Exercise goal - What you write must match, character for character, the lines from the one with "a view of a" down to the one with "Jesus, played by" in the listing below, minus its pictures.

Material for this task -
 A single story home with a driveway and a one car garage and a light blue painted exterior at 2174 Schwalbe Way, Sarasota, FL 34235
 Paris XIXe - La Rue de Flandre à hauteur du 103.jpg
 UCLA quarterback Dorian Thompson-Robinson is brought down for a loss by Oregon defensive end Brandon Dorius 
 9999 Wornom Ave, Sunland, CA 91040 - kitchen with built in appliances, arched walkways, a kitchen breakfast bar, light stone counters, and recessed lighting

---

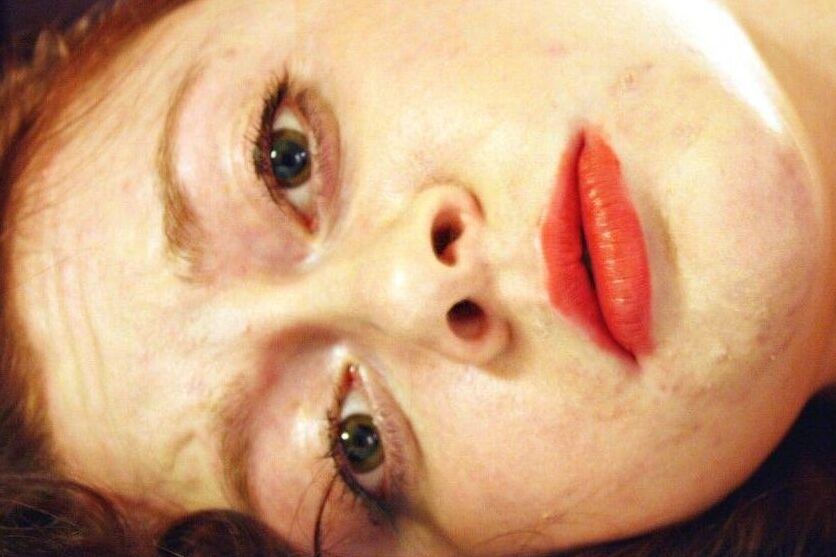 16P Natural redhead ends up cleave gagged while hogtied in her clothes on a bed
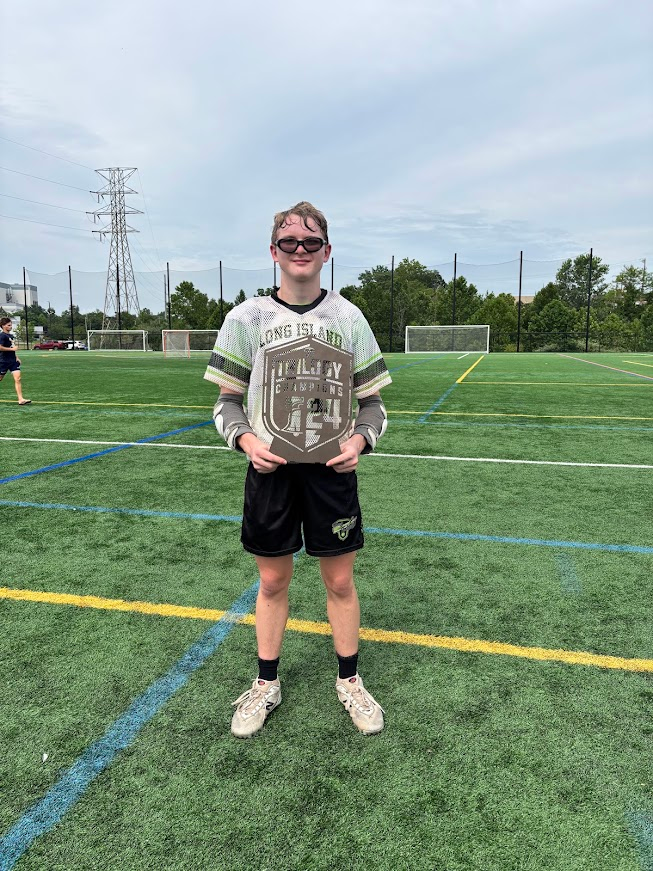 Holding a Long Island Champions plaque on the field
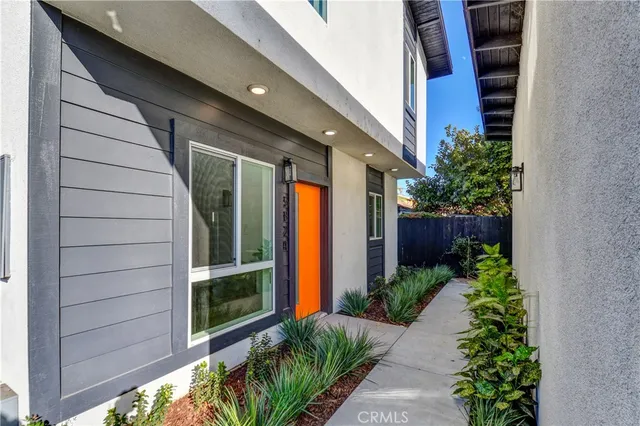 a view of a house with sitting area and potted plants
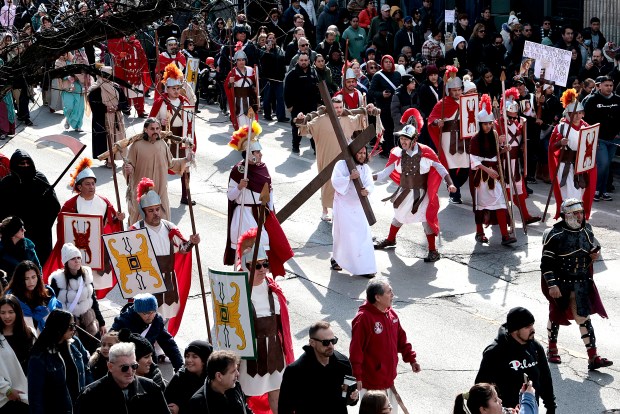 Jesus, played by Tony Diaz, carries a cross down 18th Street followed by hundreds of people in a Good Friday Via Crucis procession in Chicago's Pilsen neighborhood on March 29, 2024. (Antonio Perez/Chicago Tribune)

Response for this exercise -
 a view of a house with sitting area and potted plants
 Jesus, played by Tony Diaz, carries a cross down 18th Street followed by hundreds of people in a Good Friday Via Crucis procession in Chicago's Pilsen neighborhood on March 29, 2024. (Antonio Perez/Chicago Tribune)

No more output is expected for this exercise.